When Sophie started running around with Mandarin, everybody noticed her. Their friendship was short and intense. Inseparable for two months and then came the fight. A real fight. Alexis swore she’d seen Sophie in the office afterward sobbing, with scratches like streaks of jelly on both sides of her neck.
Someone in my grade called it a dyke fight. A few people laughed, but the label didn’t stick. This was Mandarin Ramey, after all.
The fight was the reason Mandarin had spent the last three months of her sophomore year at the Wyoming Girls’ School. Sophie Brawls never came back. Since then, Mandarin had le
t no one into her life—well, other than her endless parade of men.
I listened to the wind whistling between the boulders, reaching inside my hideaway like an invisible hand. When I lifted my face, I smelled lilac blossoms. It really was spring. As if life couldn’t get any more stressful, pageant season was beginning.

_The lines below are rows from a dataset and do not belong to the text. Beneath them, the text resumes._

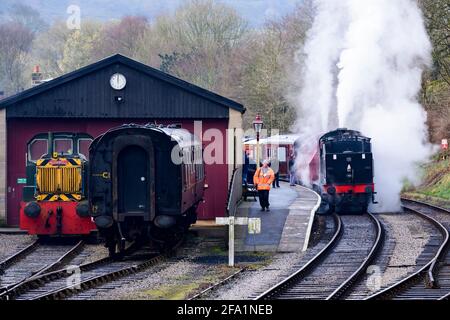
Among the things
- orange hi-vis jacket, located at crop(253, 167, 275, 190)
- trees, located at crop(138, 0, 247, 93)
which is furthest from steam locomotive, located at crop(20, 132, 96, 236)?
trees, located at crop(138, 0, 247, 93)

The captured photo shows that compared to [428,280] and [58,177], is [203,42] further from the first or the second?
[428,280]

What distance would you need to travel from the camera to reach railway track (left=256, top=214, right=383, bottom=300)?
13.9 metres

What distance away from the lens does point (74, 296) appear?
45.0 ft

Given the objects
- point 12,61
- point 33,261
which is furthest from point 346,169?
point 12,61

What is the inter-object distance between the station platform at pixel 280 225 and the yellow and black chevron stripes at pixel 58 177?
3.90 m

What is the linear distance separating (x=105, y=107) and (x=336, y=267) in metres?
10.6

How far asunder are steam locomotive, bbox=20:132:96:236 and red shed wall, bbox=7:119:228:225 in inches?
149

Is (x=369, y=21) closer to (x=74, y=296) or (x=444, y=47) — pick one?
(x=444, y=47)

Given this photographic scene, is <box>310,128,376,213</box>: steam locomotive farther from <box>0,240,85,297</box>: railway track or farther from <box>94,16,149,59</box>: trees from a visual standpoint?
<box>94,16,149,59</box>: trees

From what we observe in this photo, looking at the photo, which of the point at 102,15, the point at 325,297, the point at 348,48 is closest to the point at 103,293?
the point at 325,297

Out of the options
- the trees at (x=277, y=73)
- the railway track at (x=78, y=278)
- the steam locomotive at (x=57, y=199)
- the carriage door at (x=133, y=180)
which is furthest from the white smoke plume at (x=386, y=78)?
the railway track at (x=78, y=278)

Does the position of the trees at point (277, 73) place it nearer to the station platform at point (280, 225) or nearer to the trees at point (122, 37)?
the station platform at point (280, 225)

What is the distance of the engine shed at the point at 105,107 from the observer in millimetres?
25516

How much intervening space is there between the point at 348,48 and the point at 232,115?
1795cm
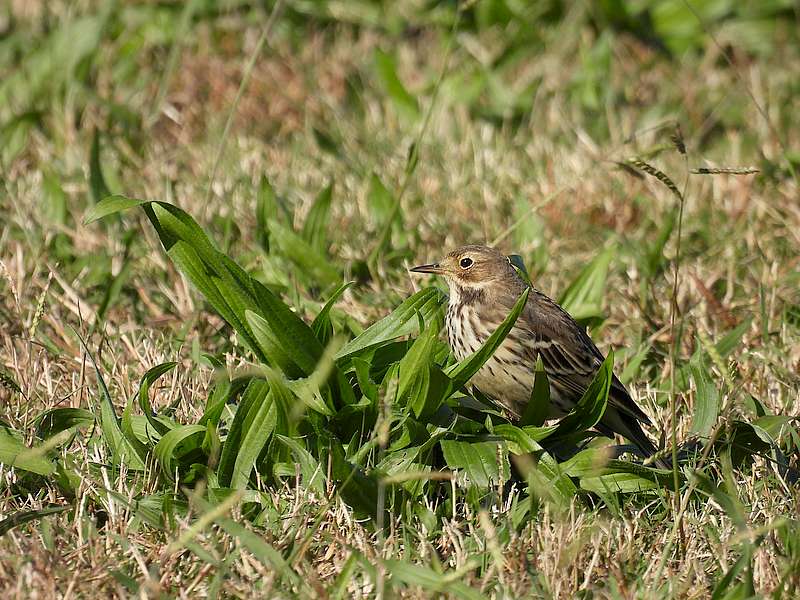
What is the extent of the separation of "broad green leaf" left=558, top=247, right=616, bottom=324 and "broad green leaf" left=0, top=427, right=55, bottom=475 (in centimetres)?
251

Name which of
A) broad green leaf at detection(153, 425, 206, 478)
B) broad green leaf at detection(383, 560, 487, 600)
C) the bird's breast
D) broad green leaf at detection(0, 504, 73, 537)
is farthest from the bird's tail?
broad green leaf at detection(0, 504, 73, 537)

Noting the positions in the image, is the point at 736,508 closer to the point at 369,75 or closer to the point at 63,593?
the point at 63,593

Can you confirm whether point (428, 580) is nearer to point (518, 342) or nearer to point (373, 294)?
point (518, 342)

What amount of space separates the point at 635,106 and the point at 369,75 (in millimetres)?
1859

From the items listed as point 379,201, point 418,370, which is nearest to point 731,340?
point 418,370

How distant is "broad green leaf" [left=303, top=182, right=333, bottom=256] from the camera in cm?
589

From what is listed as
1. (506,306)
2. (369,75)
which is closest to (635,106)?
(369,75)

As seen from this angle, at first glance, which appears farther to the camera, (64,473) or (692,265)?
(692,265)

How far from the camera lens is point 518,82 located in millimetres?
8383

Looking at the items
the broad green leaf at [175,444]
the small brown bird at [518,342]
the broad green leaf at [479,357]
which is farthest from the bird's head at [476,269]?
the broad green leaf at [175,444]

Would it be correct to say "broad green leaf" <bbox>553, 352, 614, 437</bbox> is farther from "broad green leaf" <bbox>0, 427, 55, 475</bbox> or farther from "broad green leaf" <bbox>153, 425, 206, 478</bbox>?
"broad green leaf" <bbox>0, 427, 55, 475</bbox>

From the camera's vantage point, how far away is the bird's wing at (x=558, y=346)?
467cm

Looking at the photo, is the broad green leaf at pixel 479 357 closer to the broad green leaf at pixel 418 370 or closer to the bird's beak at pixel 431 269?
the broad green leaf at pixel 418 370

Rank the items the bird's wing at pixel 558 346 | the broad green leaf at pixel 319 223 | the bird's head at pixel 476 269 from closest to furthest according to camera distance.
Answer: the bird's wing at pixel 558 346
the bird's head at pixel 476 269
the broad green leaf at pixel 319 223
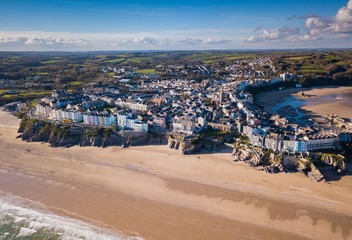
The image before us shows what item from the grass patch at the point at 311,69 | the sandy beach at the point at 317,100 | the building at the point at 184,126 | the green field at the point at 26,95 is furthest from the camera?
the grass patch at the point at 311,69

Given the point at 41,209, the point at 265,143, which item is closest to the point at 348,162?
the point at 265,143

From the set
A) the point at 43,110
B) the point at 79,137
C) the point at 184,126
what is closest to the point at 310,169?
the point at 184,126

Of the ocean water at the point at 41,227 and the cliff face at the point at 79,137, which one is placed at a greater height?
the cliff face at the point at 79,137

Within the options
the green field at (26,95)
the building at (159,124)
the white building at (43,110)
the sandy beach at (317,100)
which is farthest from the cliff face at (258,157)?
the green field at (26,95)

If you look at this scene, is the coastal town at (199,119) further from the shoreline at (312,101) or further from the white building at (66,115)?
the shoreline at (312,101)

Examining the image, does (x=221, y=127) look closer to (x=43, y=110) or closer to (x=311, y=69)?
(x=43, y=110)

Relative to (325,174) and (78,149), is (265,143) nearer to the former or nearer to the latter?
(325,174)
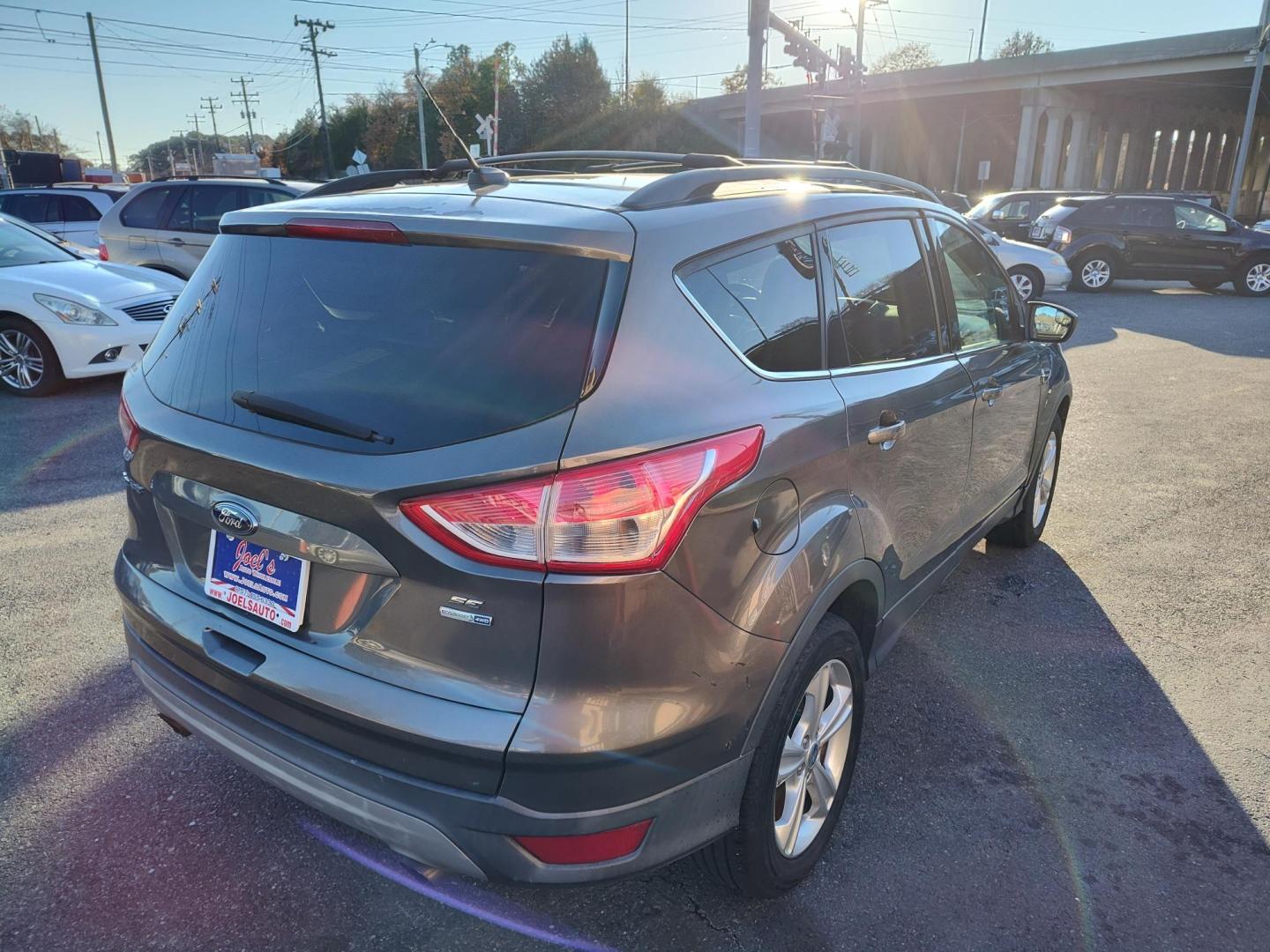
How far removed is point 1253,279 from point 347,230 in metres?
19.7

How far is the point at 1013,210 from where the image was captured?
19.9 meters

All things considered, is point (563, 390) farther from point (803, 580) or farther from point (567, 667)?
point (803, 580)

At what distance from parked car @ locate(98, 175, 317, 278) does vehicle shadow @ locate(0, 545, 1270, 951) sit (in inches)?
351

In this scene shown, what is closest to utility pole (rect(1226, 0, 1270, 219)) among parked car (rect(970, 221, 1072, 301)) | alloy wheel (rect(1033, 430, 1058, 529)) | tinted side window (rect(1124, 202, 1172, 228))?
tinted side window (rect(1124, 202, 1172, 228))

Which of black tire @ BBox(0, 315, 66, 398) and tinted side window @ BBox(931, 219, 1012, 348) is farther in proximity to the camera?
black tire @ BBox(0, 315, 66, 398)

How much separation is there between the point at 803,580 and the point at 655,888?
981 mm

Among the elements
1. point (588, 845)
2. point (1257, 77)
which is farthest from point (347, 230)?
point (1257, 77)

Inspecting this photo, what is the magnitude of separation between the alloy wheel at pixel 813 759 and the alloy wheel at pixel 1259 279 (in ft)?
61.5

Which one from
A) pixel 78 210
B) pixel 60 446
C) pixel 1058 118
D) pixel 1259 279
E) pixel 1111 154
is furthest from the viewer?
pixel 1111 154

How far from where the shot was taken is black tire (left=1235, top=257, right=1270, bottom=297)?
17016 mm

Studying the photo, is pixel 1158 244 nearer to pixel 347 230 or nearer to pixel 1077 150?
pixel 347 230

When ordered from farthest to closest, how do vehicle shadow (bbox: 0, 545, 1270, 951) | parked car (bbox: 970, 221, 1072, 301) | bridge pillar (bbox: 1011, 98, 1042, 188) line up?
bridge pillar (bbox: 1011, 98, 1042, 188)
parked car (bbox: 970, 221, 1072, 301)
vehicle shadow (bbox: 0, 545, 1270, 951)

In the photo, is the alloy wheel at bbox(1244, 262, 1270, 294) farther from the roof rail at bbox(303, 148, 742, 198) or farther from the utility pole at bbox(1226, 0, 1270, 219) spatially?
the roof rail at bbox(303, 148, 742, 198)

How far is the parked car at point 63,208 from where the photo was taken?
48.8 feet
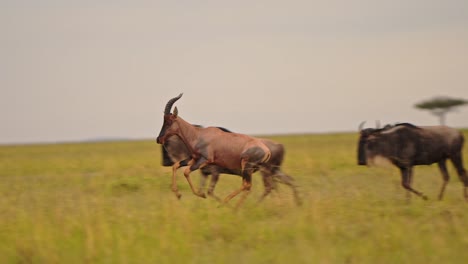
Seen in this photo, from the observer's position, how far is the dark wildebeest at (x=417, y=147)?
33.4ft

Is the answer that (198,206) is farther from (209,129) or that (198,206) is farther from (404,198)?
(404,198)

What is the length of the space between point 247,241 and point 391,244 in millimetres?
1496

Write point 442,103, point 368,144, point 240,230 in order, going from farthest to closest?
point 442,103 → point 368,144 → point 240,230

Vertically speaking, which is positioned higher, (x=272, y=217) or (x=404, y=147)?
(x=404, y=147)

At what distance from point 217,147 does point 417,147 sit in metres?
3.59

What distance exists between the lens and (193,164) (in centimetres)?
920

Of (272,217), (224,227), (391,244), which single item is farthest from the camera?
(272,217)

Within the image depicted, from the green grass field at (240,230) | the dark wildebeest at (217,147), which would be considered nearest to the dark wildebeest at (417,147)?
the green grass field at (240,230)

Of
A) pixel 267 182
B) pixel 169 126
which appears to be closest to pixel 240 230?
pixel 267 182

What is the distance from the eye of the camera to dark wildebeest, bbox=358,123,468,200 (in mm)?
10188

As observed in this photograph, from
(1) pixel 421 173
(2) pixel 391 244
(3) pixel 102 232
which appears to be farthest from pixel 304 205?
(1) pixel 421 173

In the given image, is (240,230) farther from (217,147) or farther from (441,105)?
(441,105)

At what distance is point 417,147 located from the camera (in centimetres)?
1020

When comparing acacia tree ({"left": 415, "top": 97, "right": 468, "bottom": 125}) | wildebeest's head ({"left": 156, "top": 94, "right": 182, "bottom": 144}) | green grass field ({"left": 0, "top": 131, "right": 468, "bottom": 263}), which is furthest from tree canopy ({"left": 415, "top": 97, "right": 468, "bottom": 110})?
wildebeest's head ({"left": 156, "top": 94, "right": 182, "bottom": 144})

Mandarin’s front door hurtled open before I had a chance to knock. I almost stumbled down the porch steps. Something about Mandarin made me back away each time we met, as if she were an explosion of heat or light. I felt like shielding my eyes.
“Hey,” she said.
She wore a white men’s undershirt over her low-slung jeans, and she’d tied her hair back with a scrap of thick yellow yarn. It made her look younger, her cheekbones more pronounced. We stood there for a second in uncomfortable silence. Maybe she was waiting for me to speak.
Finally, she held open the door. “Well, come on in.”
Her carpet was the sickly brown color of an old man’s den. A muted television made the dim room flicker and flash. In the intermittent light, I saw coffee-colored stains on the ceiling in menacing shapes and olive green furniture grinning at the seams. An oak dining table had been crammed into a corner, with one of the chairs overturned.
Mandarin followed my gaze to the table. She went over and righted the chair without saying anything. Then she led me down the hall, flipping on every light switch we passed.
She paused in front of her bedroom door, her hand on the knob.
“Before we go in, I feel like I need to give some sort of disclaimer, or whatever. Like a surgeon general’s warning. What you’re about to see has got absolutely nothing to do with me. If that makes any sense.”
“Okay …,” I said.
I wondered if her walls were quilted with pages torn from celebrity tabloids, like in Alexis’s room, or childish relics, like mine.